## Text passage:
☆ ☆ ☆

Castle building for beginners: marketing yourself

Castle building for beginners: marketing yourself

Castle photo

Photo by Karl Hedin on Unsplash

“Marketing” is everything you do to help people know you, like you, and trust you.
Sam Bennett

Are you a self-driving person who wants to run your own business? Great! It’s about time you started earning what you’re actually worth, as opposed to what your employer deigns to pay you. To do that, you’ve got to cut out the middle-man and start selling your value directly to customers.

See, it doesn’t matter how fantastic you or your products are if nobody knows about them. “If you build it, they will come” is just for the movies: in real life, you’ve got to get the word out, and no one else is going to do it for you.

That’s where marketing comes in. This is yet another of those wonderful and mysterious things that you probably never thought about when you were an employee, because someone else took care of it: probably someone from the marketing department.

Now that you’re the marketing department, there’s a lot you’ll need to know, so let’s get right to it.

What we’re doing here

When you create a product or service, it’s wise to start with a clear picture of who will be interested in buying it. Of course it would be lovely if your product appealed to everyone, but when you aim at too many targets at once, there’s a danger you might miss all of them.

☆ ☆ ☆

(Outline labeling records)
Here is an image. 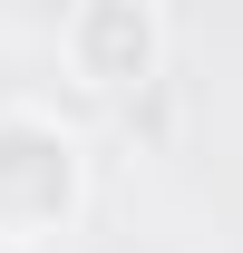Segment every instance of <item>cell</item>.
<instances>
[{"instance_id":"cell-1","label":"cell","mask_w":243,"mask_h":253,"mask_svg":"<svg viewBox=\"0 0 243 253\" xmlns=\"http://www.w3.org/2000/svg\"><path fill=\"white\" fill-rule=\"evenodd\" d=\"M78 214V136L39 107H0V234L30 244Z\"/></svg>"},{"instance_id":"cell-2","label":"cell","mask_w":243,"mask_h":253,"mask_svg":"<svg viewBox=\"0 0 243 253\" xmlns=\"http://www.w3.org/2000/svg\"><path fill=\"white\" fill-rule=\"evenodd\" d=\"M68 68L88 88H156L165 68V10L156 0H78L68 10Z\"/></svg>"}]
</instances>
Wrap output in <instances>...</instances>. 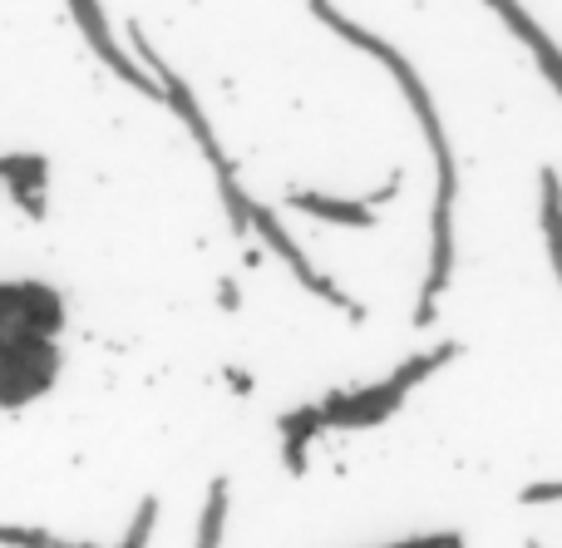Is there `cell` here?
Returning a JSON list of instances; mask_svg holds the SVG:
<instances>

☆ ☆ ☆

Translate this sentence from the passage on marketing yourself into Spanish: "Now that you’re the marketing department, there’s a lot you’ll need to know, so let’s get right to it."

Ahora que tú eres el departamento de marketing, hay mucho que necesitarás saber, así que vamos directo al grano.